Un été italien, par Quelques complices sans patrie
janvier 2005, 32 pages

opération “cervantes”, 27 juillet

Une lettre de Sergio Maria Stefani

Je suis en prison depuis quelques mois déjà, et il se peut que j'y reste pour très longtemps. Je dois admettre que cette expérience est en train d'être moins dévastatrice que ce à quoi je m'attendais. Disant ceci, je ne veux pas manquer de respect à toutes les personnes qui souffrent profondément en purgeant leur peine, ni feindre ignorer la violence de la prison qui dès l'entrée, par la fouille au corps viole ta dignité de femme/d'homme, et ensuite avec toutes les brimades permanentes, les provocations ou les véritables tortures des matons, vise à t'anéantir en tant qu'individu et à t'extirper toute forme de li-berté et d'intimité.

Celui qui réussit à voir les barreaux et les chaînes qui nous emprisonnent hors de la prison n'en souffre pas moins, mais sera peut-être moins traumatisé par ce qui est la manifestation la plus concrète et la plus brutale de la domination : la réalité carcérale. Par ailleurs, celui qui est tombé, au nom de sa lutte pour la liberté, victime de la vendetta de l'Etat peut au moins se consoler d'être un évadé d'une autre prison, celle de l'obéissance et de la résignation.

Il est évidemment difficile d'être privé de la proxi-mité et du contact des compagnonnes et compagnons ; il est insupportable de voir ses poignets enserrés dans des menottes ; l'inactivité forcée est odieuse et les rêves de nombreux détenus sont probablement agités par le bruit d'un portail qui se ferme, mais je ne peux que me sentir chanceux par rapport à ceux qui ne peuvent concevoir de rapport humain hors du dualisme exploité-exploiteur ; ceux dont la journée est divisée en heures, minutes, secondes et ont au poignet une montre dont le tic-tac est bien trop identique au tintamarre des chaînes ; à ceux dont les horizons sont étroits et bouchés par le béton des usines et des immeubles, le même béton que celui d'un mur d'enceinte ; ou à ceux qui sont désormais tellement ahuris par la cacophonie produite par les machines et ces chers appareils électro-domestiques, par les publicités de la radio et de la télévision et par la sonnerie du téléphone portable, en somme par le " bien-être " technologique, qu'ils ne réussissent plus à entendre la voix de notre Mère la Terre qui nous invite à se réapproprier notre existence, à redécouvrir la joie de la communion avec la vie et l'exaltation d'être encore vivant et de pouvoir agir.

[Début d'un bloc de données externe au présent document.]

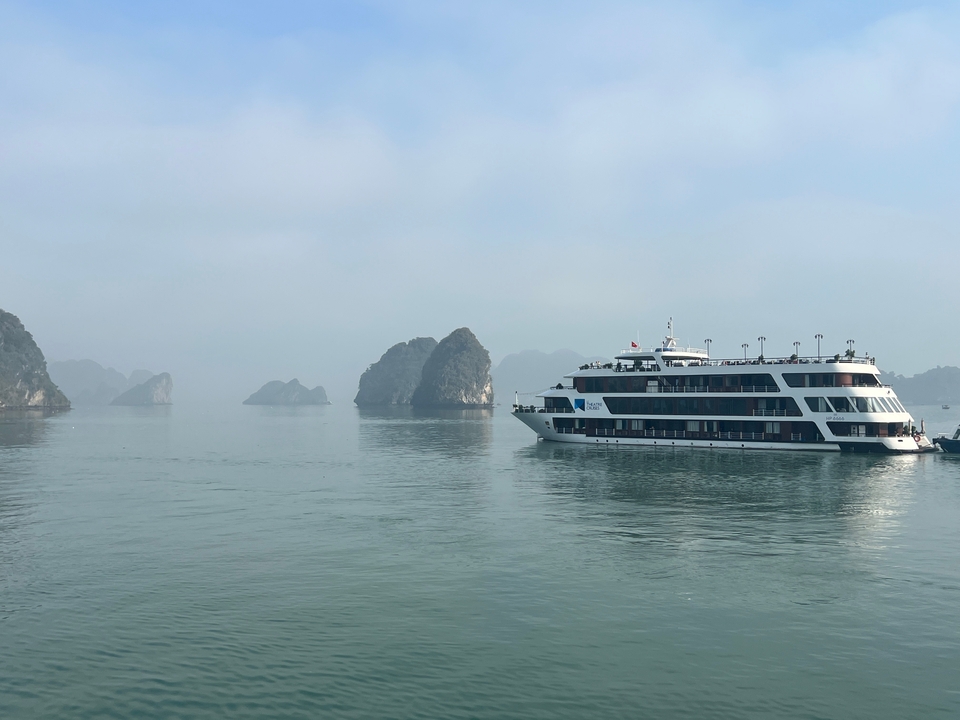 Un grand navire de croisière sur les eaux calmes avec des karsts calcaires en arrière-plan.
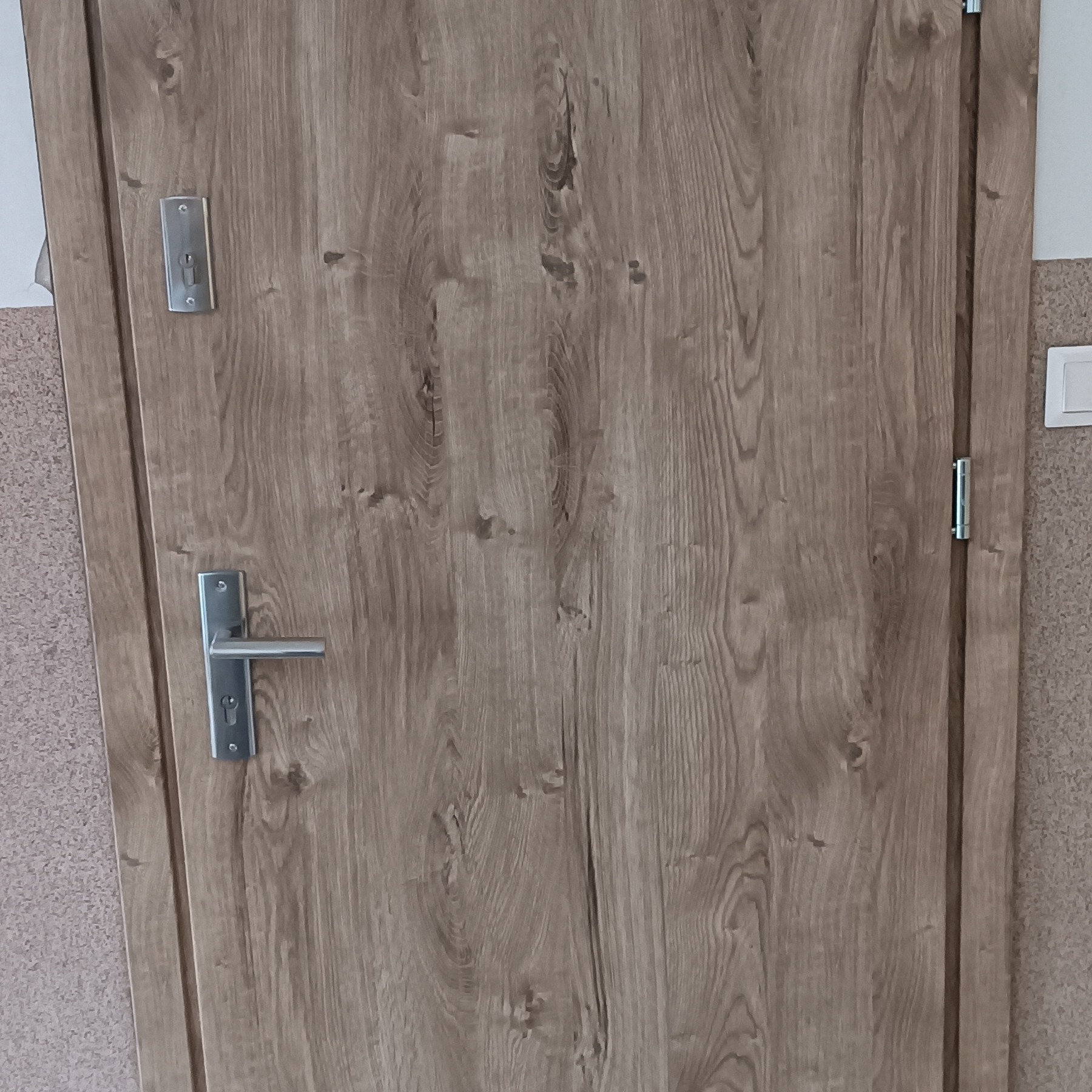 Zamknięte, drewnopodobne drzwi wewnętrzne z metalową klamką i zamkiem, widoczne na tle ściany pokrytej tapetą o drobnej fakturze. Oświetlenie dzienne.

Divers/es compagnon/nes me demandent des textes et, certes, je ne pourrais qu'être enthousiasmé par la possibilité d'apporter une contribution malgré la galère à laquelle je suis soumis, mais la réalité est que les choses à dire sont toujours les mêmes ; la prison ne m'a apporté aucune illumination particulière, seulement une plus forte conviction qu'elles sont justes et qu'il est légitime d'utiliser tous les moyens pour abattre un système qui non seulement produit, mais tente aussi de légitimer la prison et toutes les autres nombreuses cages.

Si je peux tirer une leçon de cette expérience, c'est la certitude qu'elle en vaut la peine : qu'il est préférable de risquer sa vie et sa liberté (n'oublions pas que nous vivons soumis à une technocratie capitalistico-industrielle qui n'accepte pas de contestation hors de la pseudo-opposition réformiste prompte au compromis), plutôt que de vivre une existence dans la grisaille suffocante des villes et des consciences endormies.

Je ne me lamenterai jamais de ne pas avoir atteint le but de ma lutte, parce que le seul fait de décider d'agir en mon nom pour détruire ceux qui veulent réduire l'homme, les animaux et notre Mère la Terre à de simples ressources et marchandises a déjà été une libération.

Mon chemin en tant qu'anarchiste vert et en tant qu'entité profondément amoureuse de la vie dans toutes ses manifestations m'a peut être mené entre les murs d'une prison, mais même à pressentir combien se révélera grand cet obstacle, je ne peux oublier toutes les personnes merveilleuses que ce chemin m'a permis de rencontrer, ni la joie profonde qu'elles m'ont offert.

Il me reste la sensation d'être plus libre que ces pâles figures qui tiennent en main les clefs de ma cage et l'espérance que tou/tes les compagnon/nes que ma situation met en colère fassent fructifier ce qu'ils éprouvent en transformant la rage en une arme contre le système qui m'emprisonne, et continuent les luttes dont je me suis toujours senti proche.